Capture écran du site FFB

La fédération française bancaire (FFB) a récemment publié un guide axé sur la gestion des comptes et des emprunts en cas de dissolution d’un couple. En effet, bien que les répercussions de la rupture ne soient pas trop importantes sur les fonctionnalités des contrats cosignés, des précautions sont à prendre pour ne pas envenimer une situation déjà difficile à gérer.

Les difficultés rencontrées lors d’une rupture sont éprouvantes que ce soit pour les couples mariés ou pour ceux qui ont opté de vivre en concubinage. Et pourtant, malgré l’officialisation de la séparation, les uns comme les autres peuvent rester liés malgré eux par un compte joint ou par les prêts bancaires souscrits lors de leur vie en commun.

Afin d’éviter que l’argent ne devienne une source de conflit supplémentaire, la fédération française bancaire ou FFB a décidé de se pencher sur la question en élaborant un procédé. Ce dernier a pour objectif d’apporter un peu de lumière sur la gestion de divers comptes bancaires et de crédits en cas de divorce, de séparation de couple ou de rupture de Pacs.

Rembourser un crédit après la séparation

En cas de souscription d’un crédit (consommation, immobilier, etc.), les cotitulaires sont dans l’obligation de rester solidaires de la dette jusqu’à ce que celle-ci soit totalement remboursée. Il est, toutefois, envisageable de solliciter la banque pour que celle-ci rembourse le crédit par anticipation.

Une autre alternative consiste à demander que l’intégralité du prêt soit reportée sur celui qui a la garde exclusive du bien obtenu à partir du crédit.
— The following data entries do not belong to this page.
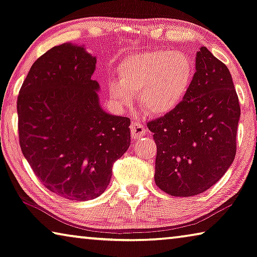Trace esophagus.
<instances>
[{"instance_id": "34e87169", "label": "esophagus", "mask_w": 257, "mask_h": 257, "mask_svg": "<svg viewBox=\"0 0 257 257\" xmlns=\"http://www.w3.org/2000/svg\"><path fill=\"white\" fill-rule=\"evenodd\" d=\"M130 130H132V137L134 140H138V138H141L142 136L145 135V133L148 132L144 125L142 124L141 122H137V121L132 122V124H130Z\"/></svg>"}]
</instances>
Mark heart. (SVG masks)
<instances>
[{
  "label": "heart",
  "instance_id": "b5f03b06",
  "mask_svg": "<svg viewBox=\"0 0 257 257\" xmlns=\"http://www.w3.org/2000/svg\"><path fill=\"white\" fill-rule=\"evenodd\" d=\"M117 82L108 85L116 106H128L137 93L142 111L152 116L174 112L185 100L193 82V63L180 51L154 50L130 55L116 67Z\"/></svg>",
  "mask_w": 257,
  "mask_h": 257
}]
</instances>
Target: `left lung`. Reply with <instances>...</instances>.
I'll return each mask as SVG.
<instances>
[{"instance_id":"left-lung-1","label":"left lung","mask_w":257,"mask_h":257,"mask_svg":"<svg viewBox=\"0 0 257 257\" xmlns=\"http://www.w3.org/2000/svg\"><path fill=\"white\" fill-rule=\"evenodd\" d=\"M239 117L229 68L201 47L185 100L148 123L157 144L159 189L173 197H191L218 182L234 160Z\"/></svg>"}]
</instances>
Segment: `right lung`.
I'll list each match as a JSON object with an SVG mask.
<instances>
[{"mask_svg": "<svg viewBox=\"0 0 257 257\" xmlns=\"http://www.w3.org/2000/svg\"><path fill=\"white\" fill-rule=\"evenodd\" d=\"M95 68L83 47L51 48L32 65L17 100L24 157L49 191L70 200L103 193L130 145L129 117L100 107Z\"/></svg>", "mask_w": 257, "mask_h": 257, "instance_id": "1", "label": "right lung"}]
</instances>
Et dans la mesure où l’un des deux s’est porté garant de la dette de l’autre, l’engagement se poursuit même après l’officialisation de la séparation.

Les issues possibles pour un compte joint

Outre la désolidarisation du compte joint qui est la solution la plus adoptée par les couples séparés, d’autres options moins catégoriques peuvent être entrepris.

Selon la convention qui a été conclue avec l’ex-partenaire, il est envisageable de de se mettre d’accord sur la clôture du compte bancaire. Toutefois, en cas de tensions entre le couple, il est recommandé de dénoncer immédiatement le compte joint auprès de son banquier afin d’éviter que l’ex-conjoint, partenaire de Pacs ou concubin ne retire totalement les fonds qui y sont déposés. Une fois que celui-ci est figé, aucun retrait ou virement ne pourra être effectué sans les signatures des deux parties.

La répartition de l’argent doit être décidée ensemble lors de la clôture du compte. Le partage ne sera déterminé qu’à l’issue d’un jugement.

Il est important de souligner que tous les cotitulaires demeurent responsables des dettes contractées, tant que le compte reste ouvert.

En ce qui concerne les comptes personnels, des précautions sont également à prendre. En effet, le guide insiste sur le fait de supprimer les ordres de prélèvement et de virement destinés à l’ex-partenaire mais également de dénoncer les éventuelles procurations.

Dans le cas où l’ex-épouse a signé un contrat sous son nom de femme, il est primordial d’envoyer une copie de la sentence du divorce à la banque pour que celle-ci fasse une rectification à son nom de jeune fille.